Os indígenas Yanomami estão sofrendo de desnutrição crônica. Diversos alertas já haviam sido emitidos sobre o risco que o grupo corre, mas a situação foi ignorada até o dia 20 deste mês, quando o governo federal reconheceu a crise humanitária. Em seguida, o Ministério da Saúde decretou Emergência em Saúde Pública de Importância Nacional.
O que é a desnutrição crônica?
A médica nutróloga do Hospital Albert Sabin (HAS), Dra. Daniela Gomes, explica que a desnutrição ocorre quando se tem uma ingestão menor do que a necessidade energética diária. Com isso o paciente sofre perda progressiva de peso, atingindo uma desproporção entre seu peso e altura.
Já a desnutrição crônica é caracterizada quando, no médio prazo, o peso já comprometeu outras funções. Na criança, a desnutrição crônica se caracteriza também pelo comprometimento da estatura. Então, além da desproporção na curva de peso, a criança também passa a apresentar baixa estatura.
Por que apenas a alimentação não basta para reverter o quadro de desnutrição?
A médica explica ainda que a desnutrição está associada a um processo inflamatório crônico, em que há um desequilíbrio entre os antioxidantes e os pró antioxidantes. "Para a gente conseguir fazer esse controle inflamatório, é necessário ter os antioxidantes que são as vitaminas e minerais. O paciente desnutrido cronicamente, assim como ele tem baixo estoque de tecido adiposo, também tem baixo estoque de todas as vitaminas. Por isso, não é possível fazer uma resposta de agravo, fazendo um balanço dessas espécies reativas de oxigênio e reequilibrar", esclarece.
Então, o processo de ganho de peso envolve primeiro a reposição dos micronutrientes (vitaminas e minerais) e em paralelo a gente vai aumentando a quantidade caloria. "A atividade física também é sempre importante no controle do tratamento da desnutrição, pois o objetivo da recuperação nutricional não é só ganho de peso e de tecido gorduroso, mas também de massa muscular", acrescenta a nutróloga.
Como a desnutrição impacta na saúde
Inicialmente, os impactos da desnutrição podem ser baixos. O déficit de vitaminas pode causar fraqueza, cansaço, perda de cabelo, ressecamento da pele e unhas quebradiças, aponta a especialista. O paciente também pode apresentar lesões no corpo, principalmente na região oral, e baixa da capacidade visual.
A medida que o paciente vai perdendo peso, ele vai ter comprometimento da musculatura periférica (braços e pernas). Conforme a desnutrição avança e a musculatura periférica já foi toda comprometida, o paciente apresenta comprometimento também das musculaturas essenciais, alerta a especialista.

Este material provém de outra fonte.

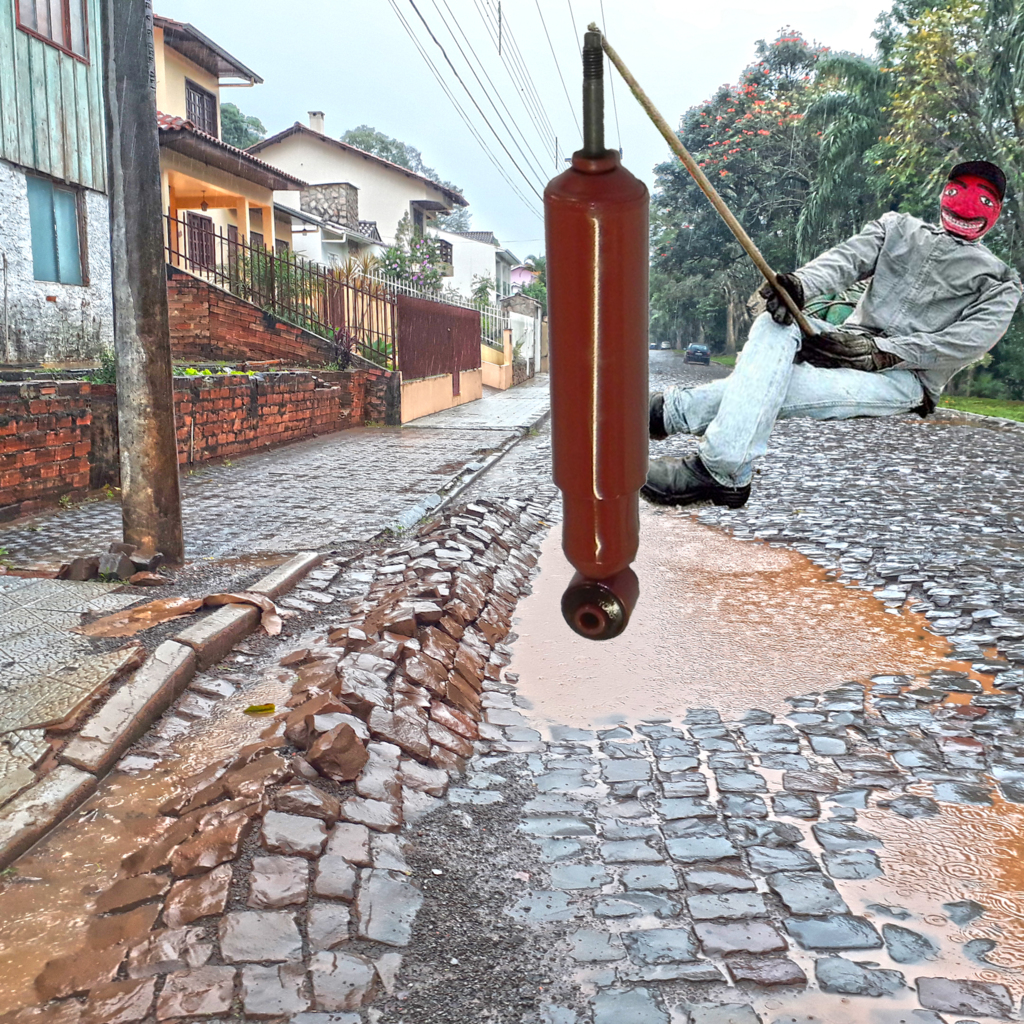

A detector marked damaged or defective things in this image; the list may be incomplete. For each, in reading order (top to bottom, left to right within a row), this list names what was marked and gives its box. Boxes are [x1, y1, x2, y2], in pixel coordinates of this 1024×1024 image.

damaged cobblestone road [2, 354, 1024, 1024]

"A gente não pode esquecer que o diafragma (responsável pela respiração) é um músculo, o coração é um músculo e nossos órgãos são sustentados por músculos. Então numa fase avançada o paciente pode ter também esse comprometimento", afirma. Ela acrescenta que entre as principais consequências da desnutrição está a redução da proteção imunológica, o que aumenta o risco de infecções - de leves a graves, levando ao aumento de mortalidade.
Diretrizes para recuperação nutricional dos yanomamis
A médica reforça que não podemos achar que dar comida calórica em uma alta quantidade vai recuperar os indígenas yanomami de forma rápida. O processo de recuperação é longo. Conforme a Dra. Daniela, existe um manual do Ministério da Saúde com recomendações sobre como deve ser feita a recuperação nutricional de crianças em estado grave de desnutrição. A campanha "Diga Não à Desnutrição KIDS" da Braspen, adjunta a Sociedade Brasileira de Nutrição Parenteral e Enteral (SBNPE), também lançou diretrizes para o tratamento do problema.
"O que eu diria de forma resumida, conhecendo esses materiais, é que num primeiro momento é necessário fazer reposição de todas as vitaminas de forma emergencial, já que são crianças que não estão em meio hospitalar. Em paralelo, é preciso iniciar um processo de alimentação, que não pode ser em grande quantidade na fase inicial. Isso porque dar muita quantidade para um privado crônico pode levar a um desequilíbrio dos sais no sangue", aponta a nutróloga.
O importante é que a realimentação dos indígenas yanomami seja feita com um alimento completo. "O que eu digo de alimento completo é um alimento balanceado do ponto de vista de carboidrato, proteínas e gorduras, e que tenha valor nutricional com acréscimo de nutrientes. Isso pode ir desde o uso de fórmulas prontas até um bom prato de arroz com feijão, com carne, verduras e legumes, além de frutas ao longo do dia", destaca a especialista.
Ela acrescenta ainda que os alimentos originários da terra yanomami podem ajudar no processo de realimentação, ao contrário das opções ultraprocessadas, que estão associadas a quadros de desnutrição.